Yo siempre he estado al otro lado, donde los mirones, que es mi lugar natural por definición, pero esta vez, fíjate tú por dónde, me ha tocado estar en el escenario, observando con asombro las caras de todos los tipos que, con más o menos descaro, andan deleitándose con todo tipo de pensamientos. Si lo sabré yo. Y me pregunto ¿cómo será mi cara cuando estoy en esa situación? Observo entre el tendido y veo a uno con el mismo aspecto de cateto alegre que el marido de la nietísima, nerviosísimo y tamborileando con los dedos en la mesa compulsivamente; veo a otro con aspecto pulcro y aire desenfadado, un estilo a Mark Anthony pero sin sandalias y con reloj caro, que miraba cautelosamente cuando su mujer no lo veía. Posiblemente este tendría éxito con miss camiseta mojada si se diera la ocasión y creo que me supondría una seria competencia. Mirando más disimuladamente los había en grupo, ataviados con la indumentaria de salir a tapear con la mujer y los compañeros los domingos por la noche. Estos acabaron cortándose porque unos y otros se dieron cuenta de lo que sucedía. Confieso que estando en esta situación me asaltaron ciertos pensamientos inquietantes. Como alguno sea picoleto me va a costar unos puntitos la chulería de salir con esta tía, ya verás. Pero el rostro más terrorífico era aquel cercano de la mesa de atrás, el del tipo que miraba boquiabierto con una ceja levantada a lo Mr. Bean mientras la mujer regañaba al hijo porque le estaba pegando al niño de la mesa contigua. A este no, por favor, a este sí que no quiero parecerme. Me estremezco sólo de pensarlo.

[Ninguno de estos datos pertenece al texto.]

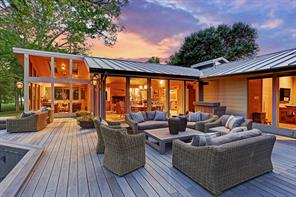 A wrap around elevated Porch provides several outdoor sitting areas just outside the living/dining area and the master bedroom.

Por su parte, miss camiseta mojada, curtida y conocedora del poder de sus caderas, se movía elegante y cómoda entre tanto punto de mira y visión radioscópica. Uno no puede menos que sorprenderse observándola ir y venir, al lavabo, sonriente y ajena a todo el complejo mundo de deseos que provoca a su paso. Sería maravilloso que a los hombres nos pasara eso. Yo me volvería loco imagino.
Un amigo mío dice que la vida tendría que ser como en los puticlubs, con mulatonas culonas, valquirias nórdicas y latinas suculentas ofreciéndote, al paso, placeres exóticos y amores duraderos y fieles para satisfacer su propia necesidad, siendo todo real y sin que te pidan setenta euros. Lo primero que te entra ganas de decir al oír esto es “y una polla también”, pero no, yo le doy la razón y me sumerjo en mis propias ensoñaciones imaginando un mundo así y, a veces, esto da paso a todo tipo de reflexiones filosóficas, sobre el sentido de la vida, que me tienen ocupado largamente. Por cierto que a miss camiseta mojada, que no es de piedra y ya es cuarentona, también se le va vista cuando pasa algún maromo musculoso y alto. Pobrecita, al fin y al cabo es humana también. ¿O no?